> **Records for processing**:
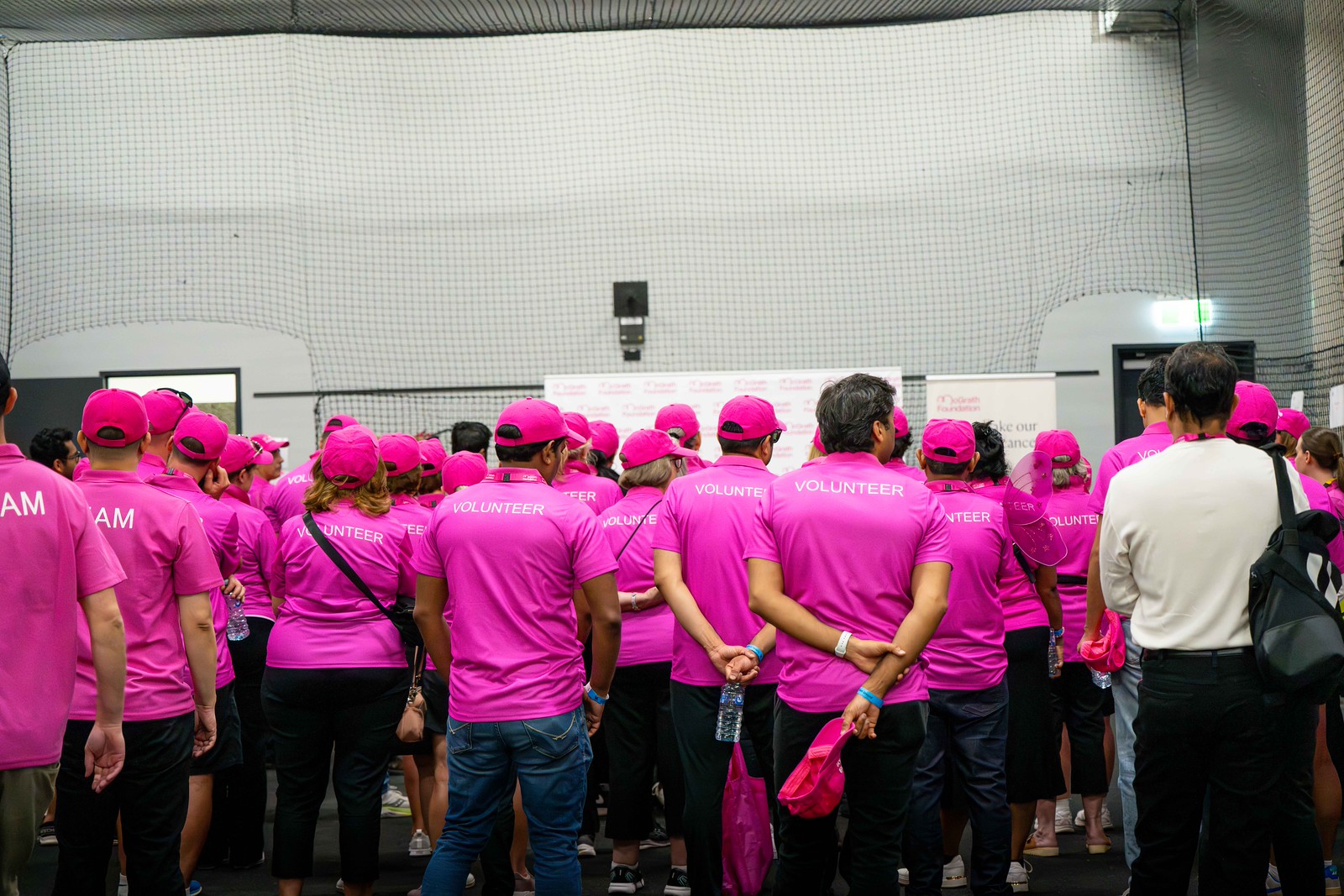 Group of McGrath Foundation volunteers in bright pink shirts gather indoors, listening to a briefing.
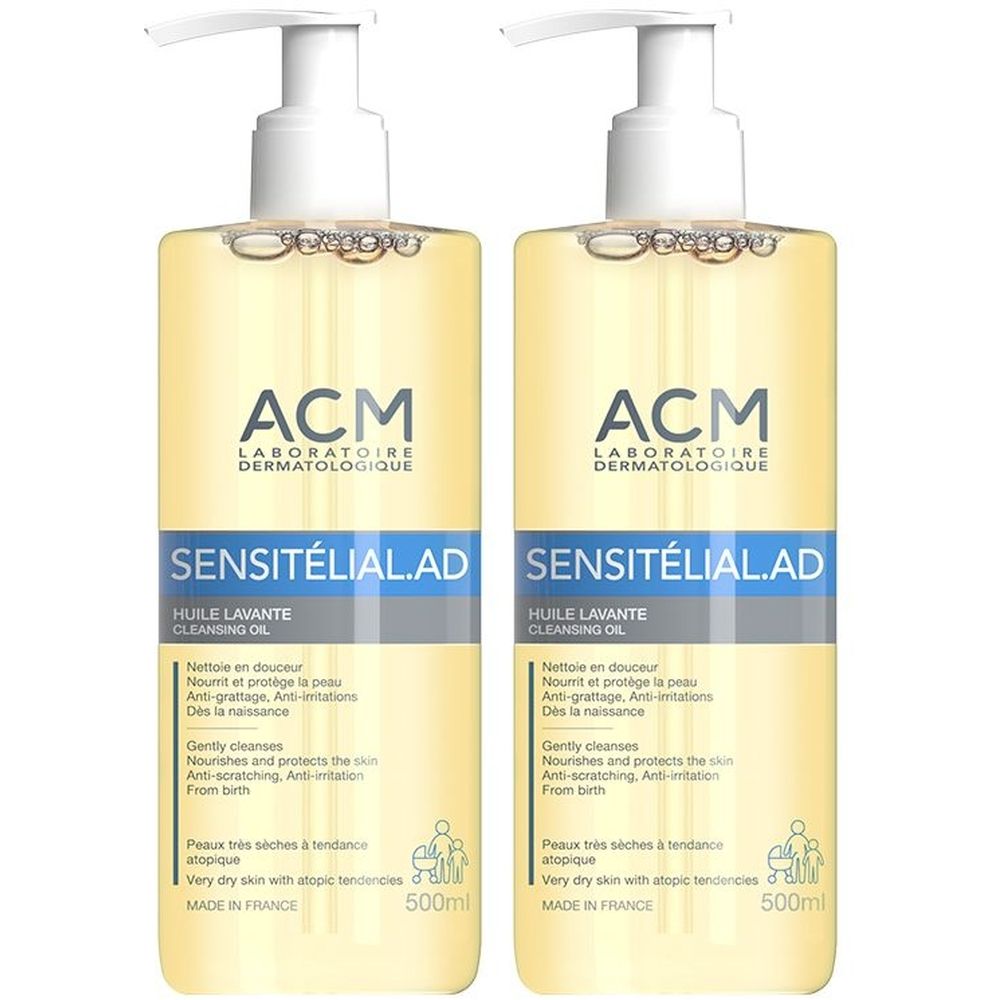Deux flacons de liquide jaunâtre avec pompe. Inscriptions: ACM Laboratoire Dermatologique, SENSITÉLIAL.AD, Huile Lavante. 500ml.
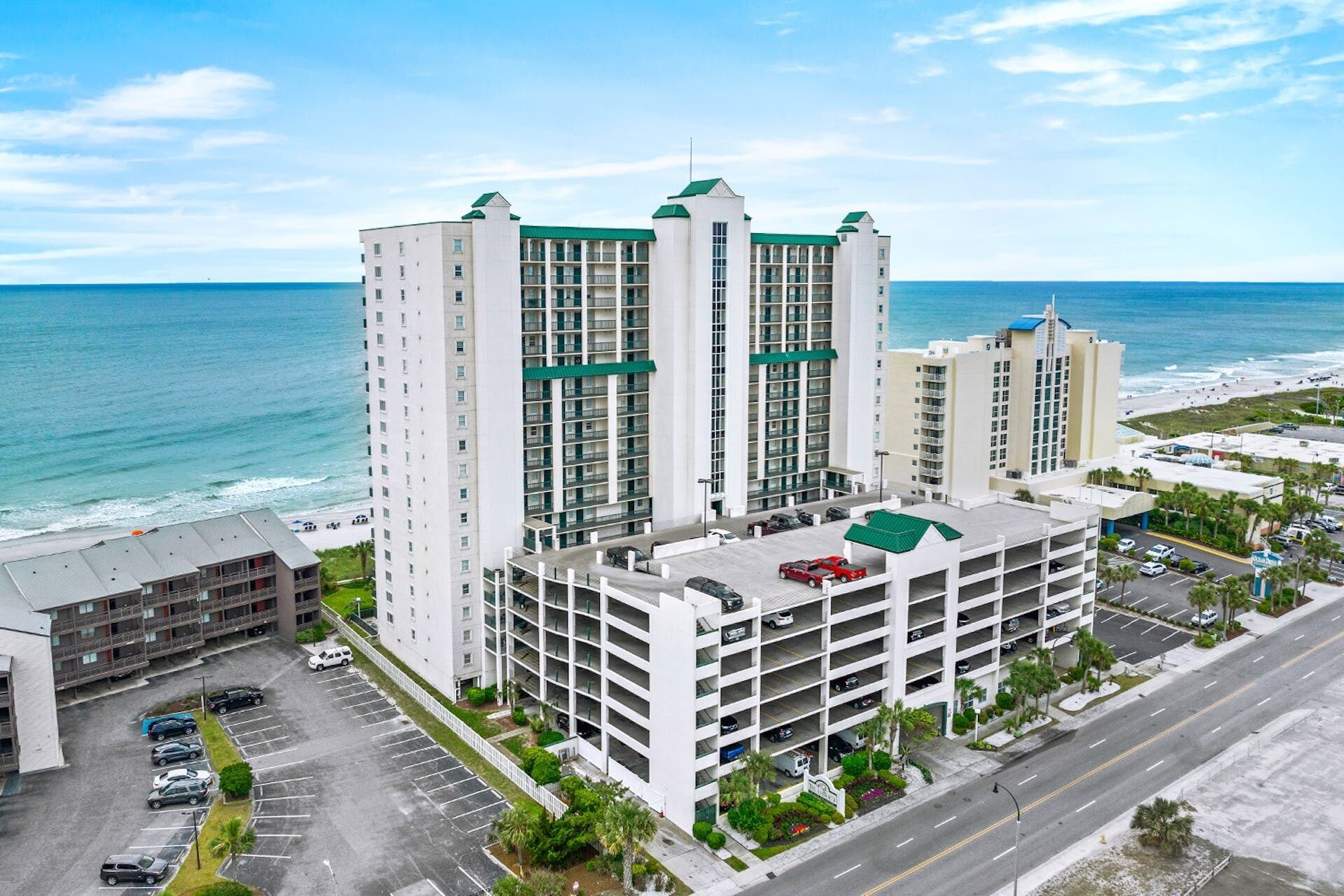 A multi-story hotel with a rooftop pool, located near a beach with a parking lot in front.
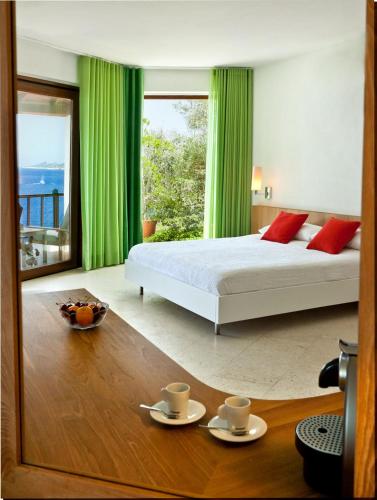 Ένα ή περισσότερα κρεβάτια σε δωμάτιο στο Hotel Villa Mahal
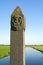 Ancient border pole in countryside between villages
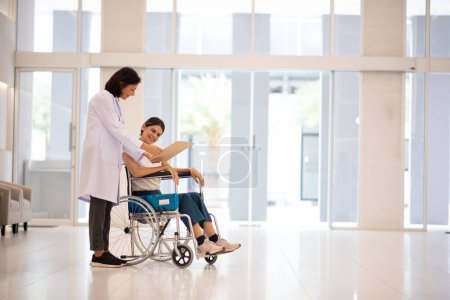 Téléchargez les photos : Médecin parlant avec une patiente assise sur un fauteuil roulant. - en image libre de droit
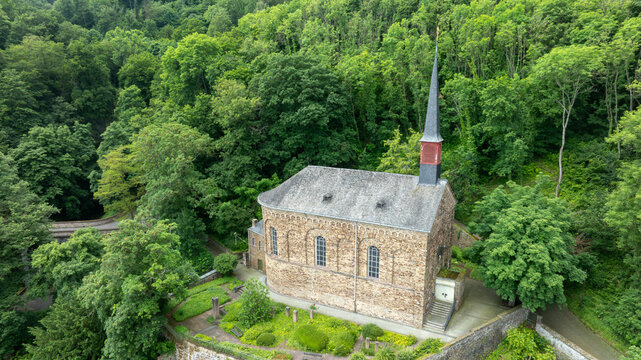 Aerial view of St. Menas church with its tall spire and stone walls nestled within a lush green forest on a hillside in Koblenz, Rheinland-Pfalz, Germany.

> **What needs to be done**:
Can you retype each of the entries above word for word, leaving the pictures out of your answer?

> **Exercise result**:
 Group of McGrath Foundation volunteers in bright pink shirts gather indoors, listening to a briefing.
Deux flacons de liquide jaunâtre avec pompe. Inscriptions: ACM Laboratoire Dermatologique, SENSITÉLIAL.AD, Huile Lavante. 500ml.
 A multi-story hotel with a rooftop pool, located near a beach with a parking lot in front.
 Ένα ή περισσότερα κρεβάτια σε δωμάτιο στο Hotel Villa Mahal
 Ancient border pole in countryside between villages
 Téléchargez les photos : Médecin parlant avec une patiente assise sur un fauteuil roulant. - en image libre de droit
 Aerial view of St. Menas church with its tall spire and stone walls nestled within a lush green forest on a hillside in Koblenz, Rheinland-Pfalz, Germany.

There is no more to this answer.